What is bodily autonomy?

Bodily autonomy is the right of every individual to choose what they do with their bodies and to live free of fear and violence. This principle should apply both online and offline.

What is gender-based violence?

Gender-based violence is harmful and damaging acts directed against individuals or groups based on their gender. It is often violence against women and girls and includes everything from sexual violence in the real world to online sexual harassment, cyberbullying, doxxing and malicious manipulation of images, such as deepfakes.

Why doesn’t the law protect me against online abuse and digital violence?

Laws in this area have not kept pace with the technology and they need to catch up fast. In 64 of 86 countries, law enforcement agencies and courts appear to be failing to take appropriate corrective actions to address online violence against women.

Even where countries do have legal remedies, they are often not consistent across states, districts or provinces. This must change. Seeking justice should not have to be another traumatizing experience. We must push for a world where everyone is protected from online abuse by consistent and effective legal measures.

What can policymakers do to help combat digital violence?

Governments need to step up. Laws in this area have not kept pace with the technology and they need to catch up fast. Even where countries do have legal remedies, they are often not consistent across states, districts or provinces.

The non-consensual use, misuse or abuse of people’s images should be criminalized and tech companies and social media platforms should be legally obligated to put effective moderation and reporting systems in place.

What can tech companies do to help combat digital violence?

Tech companies need to step up. Digital and social media platforms, online forums and content sites should take the abuse of human bodies at least as seriously as copyright infringements.

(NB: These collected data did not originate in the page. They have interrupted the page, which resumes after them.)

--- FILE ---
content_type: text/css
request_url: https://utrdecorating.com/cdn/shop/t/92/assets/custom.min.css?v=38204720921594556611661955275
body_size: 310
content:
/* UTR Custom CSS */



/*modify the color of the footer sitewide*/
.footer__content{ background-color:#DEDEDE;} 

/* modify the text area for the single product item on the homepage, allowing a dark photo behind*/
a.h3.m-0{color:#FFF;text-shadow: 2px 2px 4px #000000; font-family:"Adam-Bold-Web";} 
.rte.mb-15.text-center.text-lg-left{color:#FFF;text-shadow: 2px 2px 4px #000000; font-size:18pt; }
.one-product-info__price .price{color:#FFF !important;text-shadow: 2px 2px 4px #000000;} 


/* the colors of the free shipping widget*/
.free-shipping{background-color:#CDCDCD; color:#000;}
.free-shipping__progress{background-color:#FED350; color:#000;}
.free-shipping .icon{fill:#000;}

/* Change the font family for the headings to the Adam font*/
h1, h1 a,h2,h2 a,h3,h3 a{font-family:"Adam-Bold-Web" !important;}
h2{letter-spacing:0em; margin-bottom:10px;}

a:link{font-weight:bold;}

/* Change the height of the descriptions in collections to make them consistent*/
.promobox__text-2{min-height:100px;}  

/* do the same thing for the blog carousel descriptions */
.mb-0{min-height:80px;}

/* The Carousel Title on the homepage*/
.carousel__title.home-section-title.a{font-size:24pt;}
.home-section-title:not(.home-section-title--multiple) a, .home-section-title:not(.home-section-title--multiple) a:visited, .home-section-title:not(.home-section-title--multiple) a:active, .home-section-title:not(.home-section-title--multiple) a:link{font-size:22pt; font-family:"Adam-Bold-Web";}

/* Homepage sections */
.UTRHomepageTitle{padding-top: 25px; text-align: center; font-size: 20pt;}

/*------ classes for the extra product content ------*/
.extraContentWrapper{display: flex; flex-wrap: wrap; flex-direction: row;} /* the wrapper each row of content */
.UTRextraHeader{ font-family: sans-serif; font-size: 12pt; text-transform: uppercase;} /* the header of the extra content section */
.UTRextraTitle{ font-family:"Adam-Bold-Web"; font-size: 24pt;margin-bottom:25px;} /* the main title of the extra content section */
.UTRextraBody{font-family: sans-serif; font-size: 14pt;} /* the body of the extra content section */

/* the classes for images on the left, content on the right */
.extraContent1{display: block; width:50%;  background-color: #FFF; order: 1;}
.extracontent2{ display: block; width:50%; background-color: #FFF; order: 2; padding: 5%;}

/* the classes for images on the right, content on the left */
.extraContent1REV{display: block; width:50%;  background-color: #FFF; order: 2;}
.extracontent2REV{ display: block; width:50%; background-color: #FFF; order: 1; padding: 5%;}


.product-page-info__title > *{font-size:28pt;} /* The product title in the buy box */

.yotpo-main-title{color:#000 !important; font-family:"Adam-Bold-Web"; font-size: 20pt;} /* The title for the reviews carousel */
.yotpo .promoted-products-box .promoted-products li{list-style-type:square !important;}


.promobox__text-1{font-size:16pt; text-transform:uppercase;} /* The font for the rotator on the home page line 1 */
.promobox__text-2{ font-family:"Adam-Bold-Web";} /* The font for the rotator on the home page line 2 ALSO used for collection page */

They should actively moderate content and immediately remove harmful and abusive images without requiring legal processes. They should make reporting easy and allow people to better control who can see, share and comment on their content.

Tech companies need to create innovative solutions to prevent digital violence and improve online safety. Tech companies must be more responsive to victims seeking help in taking down posts that violate their rights and privacy and address perpetrators appropriately.